Сиятельный Зед осклабился во весь свой беззубо-гнилой рот.
- Кто ты такой, чтобы указывать мне, что делать? – издеваясь, спросил он. Заводила пожал плечами:
- Я? Да никто. А вот Государь…
Зед окрысился:
- Государь?! А что Государь?! Кто расскажет Государю, если я всех вас перебью? Может, он? – Зед ткнул своим анкасом в сторону какого-то человека из толпы, и тот отпрянул. – Или ты? Да вас даже на порог к Государю не пустят, жалкие грязные отребья! Гы-гы-гы… – он гадко захихикал, колышась всем своим толстым телом, и его живот подпрыгивал на коленях.

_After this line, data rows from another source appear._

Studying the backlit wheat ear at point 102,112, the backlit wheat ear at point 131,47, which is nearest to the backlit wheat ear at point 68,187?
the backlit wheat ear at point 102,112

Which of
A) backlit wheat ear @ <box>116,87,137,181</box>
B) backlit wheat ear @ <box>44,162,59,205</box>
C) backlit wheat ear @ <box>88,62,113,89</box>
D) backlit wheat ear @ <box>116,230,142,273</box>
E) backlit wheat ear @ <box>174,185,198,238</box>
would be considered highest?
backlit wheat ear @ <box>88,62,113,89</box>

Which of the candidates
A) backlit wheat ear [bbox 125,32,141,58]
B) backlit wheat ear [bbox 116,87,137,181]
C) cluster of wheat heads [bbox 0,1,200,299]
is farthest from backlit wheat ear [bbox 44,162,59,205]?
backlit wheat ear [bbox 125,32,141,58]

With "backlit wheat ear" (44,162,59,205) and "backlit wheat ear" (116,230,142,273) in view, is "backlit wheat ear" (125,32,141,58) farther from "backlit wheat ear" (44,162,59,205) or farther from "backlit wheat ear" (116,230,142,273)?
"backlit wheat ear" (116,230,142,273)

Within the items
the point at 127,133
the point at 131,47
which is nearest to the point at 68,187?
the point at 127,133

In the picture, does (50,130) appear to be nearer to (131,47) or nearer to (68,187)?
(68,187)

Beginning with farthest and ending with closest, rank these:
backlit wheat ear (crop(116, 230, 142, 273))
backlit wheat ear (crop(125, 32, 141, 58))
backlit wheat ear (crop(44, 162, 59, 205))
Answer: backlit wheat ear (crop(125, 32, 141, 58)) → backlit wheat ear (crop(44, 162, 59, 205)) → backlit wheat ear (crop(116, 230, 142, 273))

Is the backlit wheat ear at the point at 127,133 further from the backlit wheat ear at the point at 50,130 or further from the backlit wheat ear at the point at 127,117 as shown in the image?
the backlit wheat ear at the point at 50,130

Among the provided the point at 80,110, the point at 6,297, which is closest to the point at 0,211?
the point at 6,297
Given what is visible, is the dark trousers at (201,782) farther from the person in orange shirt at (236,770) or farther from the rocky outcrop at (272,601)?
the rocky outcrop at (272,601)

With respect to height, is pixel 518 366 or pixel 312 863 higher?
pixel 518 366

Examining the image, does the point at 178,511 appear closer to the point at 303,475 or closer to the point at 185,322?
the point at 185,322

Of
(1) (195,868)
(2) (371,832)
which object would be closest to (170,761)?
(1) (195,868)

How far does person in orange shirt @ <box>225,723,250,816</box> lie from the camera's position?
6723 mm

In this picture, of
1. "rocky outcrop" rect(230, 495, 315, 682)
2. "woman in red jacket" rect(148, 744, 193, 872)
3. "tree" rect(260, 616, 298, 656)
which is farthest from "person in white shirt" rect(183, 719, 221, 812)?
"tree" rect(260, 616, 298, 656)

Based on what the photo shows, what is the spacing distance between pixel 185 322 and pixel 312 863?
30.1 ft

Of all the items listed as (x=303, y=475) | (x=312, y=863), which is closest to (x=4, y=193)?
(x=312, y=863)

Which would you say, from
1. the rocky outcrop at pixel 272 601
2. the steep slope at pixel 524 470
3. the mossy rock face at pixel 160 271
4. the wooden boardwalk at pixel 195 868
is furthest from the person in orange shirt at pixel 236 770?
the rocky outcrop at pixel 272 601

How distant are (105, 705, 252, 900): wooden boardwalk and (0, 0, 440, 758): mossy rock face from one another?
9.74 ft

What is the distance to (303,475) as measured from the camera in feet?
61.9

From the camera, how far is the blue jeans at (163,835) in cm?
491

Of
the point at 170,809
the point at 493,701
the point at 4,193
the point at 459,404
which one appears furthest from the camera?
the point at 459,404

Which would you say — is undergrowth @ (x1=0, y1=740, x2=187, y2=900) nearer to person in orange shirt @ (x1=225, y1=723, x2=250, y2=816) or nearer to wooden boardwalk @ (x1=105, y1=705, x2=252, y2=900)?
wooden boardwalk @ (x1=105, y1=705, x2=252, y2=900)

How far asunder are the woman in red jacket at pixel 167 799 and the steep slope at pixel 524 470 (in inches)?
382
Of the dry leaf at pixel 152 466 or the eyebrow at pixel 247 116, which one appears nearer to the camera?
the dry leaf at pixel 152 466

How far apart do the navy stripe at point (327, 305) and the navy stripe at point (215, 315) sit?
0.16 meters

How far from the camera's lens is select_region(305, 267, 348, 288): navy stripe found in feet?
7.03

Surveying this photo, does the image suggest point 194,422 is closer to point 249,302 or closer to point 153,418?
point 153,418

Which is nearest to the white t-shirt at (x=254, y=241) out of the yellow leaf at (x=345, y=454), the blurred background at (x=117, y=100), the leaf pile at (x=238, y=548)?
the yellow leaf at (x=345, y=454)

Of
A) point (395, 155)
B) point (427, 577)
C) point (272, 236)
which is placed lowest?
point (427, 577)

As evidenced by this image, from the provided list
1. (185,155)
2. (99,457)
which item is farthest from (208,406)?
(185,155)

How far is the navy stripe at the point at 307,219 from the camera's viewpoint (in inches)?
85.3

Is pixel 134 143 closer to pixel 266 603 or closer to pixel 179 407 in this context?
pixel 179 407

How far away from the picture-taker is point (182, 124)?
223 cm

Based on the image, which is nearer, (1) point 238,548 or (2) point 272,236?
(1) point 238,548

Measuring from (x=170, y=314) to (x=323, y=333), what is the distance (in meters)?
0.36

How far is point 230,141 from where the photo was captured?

- А его? – заводила непринужденно кивнул на небо. Зед задрал свою тяжелую башку. Над толпой кувыркался в небе голубь, поднимаясь все выше и выше, и скоро он превратился в маленькую белую точку, едва различимую в залитой светом небесной глади. – К его ногам привязано письмо. В нем написано о том, что ты поставил на бойца и проиграл. И за это убил и ограбил победителя. Я предвидел такой поворот дел и написал это, пока длился бой, – краска схлынула с лица Зеда. – Если ты поторопишься, то успеешь перехватить птицу в Башне Посланий. Если нет… будем считать, что небеса наконец-то перестали тебе благоволить. Все еще хочешь драться?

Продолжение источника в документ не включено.